** Start of RECORDED DATA **
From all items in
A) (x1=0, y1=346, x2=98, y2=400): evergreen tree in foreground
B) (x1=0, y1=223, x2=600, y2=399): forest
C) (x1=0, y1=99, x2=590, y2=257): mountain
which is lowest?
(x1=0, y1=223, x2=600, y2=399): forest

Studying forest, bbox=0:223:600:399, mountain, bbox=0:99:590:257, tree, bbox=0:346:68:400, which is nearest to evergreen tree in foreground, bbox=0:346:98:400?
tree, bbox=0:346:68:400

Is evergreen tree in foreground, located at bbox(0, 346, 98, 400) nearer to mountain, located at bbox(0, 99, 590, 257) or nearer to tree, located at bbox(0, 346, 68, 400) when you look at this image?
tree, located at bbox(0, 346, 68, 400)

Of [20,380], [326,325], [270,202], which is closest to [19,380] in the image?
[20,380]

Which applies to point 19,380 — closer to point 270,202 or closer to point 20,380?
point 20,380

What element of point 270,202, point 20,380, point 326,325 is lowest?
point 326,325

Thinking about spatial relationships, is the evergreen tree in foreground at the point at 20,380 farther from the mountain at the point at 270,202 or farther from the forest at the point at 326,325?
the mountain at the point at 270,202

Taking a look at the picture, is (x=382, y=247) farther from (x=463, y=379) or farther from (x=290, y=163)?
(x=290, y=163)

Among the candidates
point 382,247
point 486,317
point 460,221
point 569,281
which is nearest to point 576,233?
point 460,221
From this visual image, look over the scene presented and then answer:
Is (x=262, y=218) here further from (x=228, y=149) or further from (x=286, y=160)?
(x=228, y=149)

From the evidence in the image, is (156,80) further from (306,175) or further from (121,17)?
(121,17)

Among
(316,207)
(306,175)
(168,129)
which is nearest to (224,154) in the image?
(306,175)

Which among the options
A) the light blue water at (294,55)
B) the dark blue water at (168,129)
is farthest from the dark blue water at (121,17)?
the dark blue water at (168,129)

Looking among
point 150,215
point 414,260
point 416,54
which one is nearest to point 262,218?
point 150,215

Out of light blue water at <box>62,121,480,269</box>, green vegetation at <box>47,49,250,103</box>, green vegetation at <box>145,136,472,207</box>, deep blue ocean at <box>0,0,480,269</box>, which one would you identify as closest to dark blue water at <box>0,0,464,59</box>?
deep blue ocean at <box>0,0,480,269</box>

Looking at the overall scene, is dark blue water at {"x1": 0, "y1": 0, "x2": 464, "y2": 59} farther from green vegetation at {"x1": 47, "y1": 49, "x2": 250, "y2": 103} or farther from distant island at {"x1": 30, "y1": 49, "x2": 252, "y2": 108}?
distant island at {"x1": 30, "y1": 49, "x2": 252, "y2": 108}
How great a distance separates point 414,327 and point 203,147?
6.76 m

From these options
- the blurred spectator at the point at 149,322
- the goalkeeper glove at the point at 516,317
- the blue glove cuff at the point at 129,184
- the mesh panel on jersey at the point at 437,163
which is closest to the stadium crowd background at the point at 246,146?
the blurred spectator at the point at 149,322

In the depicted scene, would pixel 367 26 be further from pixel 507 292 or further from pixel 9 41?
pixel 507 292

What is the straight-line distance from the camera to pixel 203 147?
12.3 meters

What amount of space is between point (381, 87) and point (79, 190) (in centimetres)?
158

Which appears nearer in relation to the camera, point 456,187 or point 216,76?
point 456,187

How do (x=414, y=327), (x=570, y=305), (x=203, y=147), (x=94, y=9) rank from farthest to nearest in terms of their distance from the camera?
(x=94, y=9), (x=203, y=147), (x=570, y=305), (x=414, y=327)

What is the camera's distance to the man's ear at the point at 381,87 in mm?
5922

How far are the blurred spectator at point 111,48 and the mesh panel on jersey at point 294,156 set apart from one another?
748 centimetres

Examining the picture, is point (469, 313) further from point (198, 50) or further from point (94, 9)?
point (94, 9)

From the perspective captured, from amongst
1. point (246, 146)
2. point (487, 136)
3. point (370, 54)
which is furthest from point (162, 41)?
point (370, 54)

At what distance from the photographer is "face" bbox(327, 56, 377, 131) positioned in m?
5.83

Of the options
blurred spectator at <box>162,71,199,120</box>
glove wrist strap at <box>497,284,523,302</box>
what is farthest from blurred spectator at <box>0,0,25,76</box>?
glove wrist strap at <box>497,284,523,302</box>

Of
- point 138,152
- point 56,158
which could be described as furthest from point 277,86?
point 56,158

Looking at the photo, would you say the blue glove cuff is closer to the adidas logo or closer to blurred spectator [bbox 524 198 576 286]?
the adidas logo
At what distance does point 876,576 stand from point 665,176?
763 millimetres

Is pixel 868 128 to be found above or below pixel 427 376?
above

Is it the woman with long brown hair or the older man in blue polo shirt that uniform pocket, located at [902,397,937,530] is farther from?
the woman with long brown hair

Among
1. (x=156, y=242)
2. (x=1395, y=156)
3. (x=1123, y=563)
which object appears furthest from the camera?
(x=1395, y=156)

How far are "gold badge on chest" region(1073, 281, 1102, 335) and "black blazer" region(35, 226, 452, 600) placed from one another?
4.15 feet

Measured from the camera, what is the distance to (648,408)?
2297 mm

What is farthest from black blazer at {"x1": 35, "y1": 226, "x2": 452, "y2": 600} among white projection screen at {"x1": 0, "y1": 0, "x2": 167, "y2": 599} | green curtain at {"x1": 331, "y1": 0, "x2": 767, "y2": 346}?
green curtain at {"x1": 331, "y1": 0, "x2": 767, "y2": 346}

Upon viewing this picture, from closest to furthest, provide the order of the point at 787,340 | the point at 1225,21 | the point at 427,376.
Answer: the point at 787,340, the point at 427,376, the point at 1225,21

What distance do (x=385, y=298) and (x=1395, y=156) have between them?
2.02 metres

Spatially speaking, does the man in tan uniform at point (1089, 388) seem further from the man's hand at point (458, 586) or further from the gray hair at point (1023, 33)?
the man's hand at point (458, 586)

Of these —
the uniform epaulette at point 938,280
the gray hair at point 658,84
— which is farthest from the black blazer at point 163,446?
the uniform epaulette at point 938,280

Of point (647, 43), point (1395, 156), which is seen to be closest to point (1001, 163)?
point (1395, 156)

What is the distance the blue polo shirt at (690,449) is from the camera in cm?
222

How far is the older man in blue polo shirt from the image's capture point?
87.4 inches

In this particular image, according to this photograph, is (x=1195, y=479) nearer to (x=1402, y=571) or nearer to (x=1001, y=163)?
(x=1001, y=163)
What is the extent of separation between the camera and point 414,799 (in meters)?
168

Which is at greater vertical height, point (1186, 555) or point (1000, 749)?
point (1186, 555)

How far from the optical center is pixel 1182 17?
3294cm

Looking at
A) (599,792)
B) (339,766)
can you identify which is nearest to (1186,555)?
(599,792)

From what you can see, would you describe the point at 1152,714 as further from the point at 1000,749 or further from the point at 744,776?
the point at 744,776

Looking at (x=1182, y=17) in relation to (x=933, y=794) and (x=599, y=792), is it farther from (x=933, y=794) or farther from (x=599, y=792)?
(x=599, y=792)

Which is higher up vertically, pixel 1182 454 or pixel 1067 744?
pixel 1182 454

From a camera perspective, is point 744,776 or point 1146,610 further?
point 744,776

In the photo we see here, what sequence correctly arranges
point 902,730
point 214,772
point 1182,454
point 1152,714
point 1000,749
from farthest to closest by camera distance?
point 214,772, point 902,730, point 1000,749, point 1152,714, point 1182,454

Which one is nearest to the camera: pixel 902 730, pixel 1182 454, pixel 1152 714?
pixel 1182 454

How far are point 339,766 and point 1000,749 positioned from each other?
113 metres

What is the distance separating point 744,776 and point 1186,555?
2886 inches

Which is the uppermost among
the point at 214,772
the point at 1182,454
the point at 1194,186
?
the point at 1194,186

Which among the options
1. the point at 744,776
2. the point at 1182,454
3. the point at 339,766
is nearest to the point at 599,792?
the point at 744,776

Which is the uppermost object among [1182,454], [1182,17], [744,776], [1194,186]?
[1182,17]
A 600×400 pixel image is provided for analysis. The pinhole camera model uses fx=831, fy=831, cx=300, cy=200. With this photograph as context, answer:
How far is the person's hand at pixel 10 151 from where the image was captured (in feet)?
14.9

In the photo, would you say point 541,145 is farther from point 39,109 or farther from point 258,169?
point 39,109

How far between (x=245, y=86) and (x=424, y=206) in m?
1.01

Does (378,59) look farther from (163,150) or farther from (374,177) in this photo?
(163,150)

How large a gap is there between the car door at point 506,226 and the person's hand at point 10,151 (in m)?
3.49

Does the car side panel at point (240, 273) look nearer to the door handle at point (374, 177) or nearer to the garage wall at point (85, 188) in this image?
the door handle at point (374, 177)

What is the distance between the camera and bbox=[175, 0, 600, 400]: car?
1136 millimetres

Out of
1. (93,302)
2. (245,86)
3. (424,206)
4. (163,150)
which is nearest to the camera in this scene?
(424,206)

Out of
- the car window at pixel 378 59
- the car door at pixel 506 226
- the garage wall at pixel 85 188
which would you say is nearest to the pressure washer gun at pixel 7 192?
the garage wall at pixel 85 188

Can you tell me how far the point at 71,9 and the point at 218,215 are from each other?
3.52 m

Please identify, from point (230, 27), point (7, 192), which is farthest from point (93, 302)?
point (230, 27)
** End of RECORDED DATA **
> _SET PROBLEM_: Swap "uppermost" for "topmost" in the material from the line with "Looking at (x=1182, y=17)" up to and including the line with "1136 millimetres", and reproduce only those lines with everything else left as it is.

> _TASK OUTPUT_:
Looking at (x=1182, y=17) in relation to (x=933, y=794) and (x=599, y=792), is it farther from (x=933, y=794) or farther from (x=599, y=792)?
(x=599, y=792)

Which is higher up vertically, pixel 1182 454 or pixel 1067 744?
pixel 1182 454

From a camera perspective, is point 744,776 or point 1146,610 further?
point 744,776

In the photo we see here, what sequence correctly arranges
point 902,730
point 214,772
point 1182,454
point 1152,714
point 1000,749
from farthest to closest by camera distance?
point 214,772, point 902,730, point 1000,749, point 1152,714, point 1182,454

Which one is nearest to the camera: pixel 902 730, pixel 1182 454, pixel 1152 714?
pixel 1182 454

How far are point 339,766 and point 1000,749 positioned from each other?
113 metres

What is the distance separating point 744,776 and point 1186,555?
2886 inches

Which is the topmost among
the point at 214,772
the point at 1182,454
the point at 1194,186
?
the point at 1194,186

Which among the options
1. the point at 744,776
2. the point at 1182,454
3. the point at 339,766
is nearest to the point at 599,792?
the point at 744,776

Which is the topmost object among [1182,454], [1182,17], [744,776], [1194,186]?
[1182,17]
A 600×400 pixel image is provided for analysis. The pinhole camera model uses fx=831, fy=831, cx=300, cy=200. With this photograph as context, answer:
How far is the person's hand at pixel 10 151 from where the image was captured (in feet)?
14.9

In the photo, would you say point 541,145 is farther from point 39,109 or farther from point 258,169?
point 39,109

How far between (x=245, y=86) and (x=424, y=206) in m?
1.01

Does (378,59) look farther from (163,150) or farther from (374,177) in this photo?
(163,150)

How large a gap is there between the car door at point 506,226 and the person's hand at point 10,151 (in m)?
3.49

Does the car side panel at point (240, 273) look nearer to the door handle at point (374, 177) or nearer to the garage wall at point (85, 188) in this image?
the door handle at point (374, 177)

What is the distance between the camera and bbox=[175, 0, 600, 400]: car?
1136 millimetres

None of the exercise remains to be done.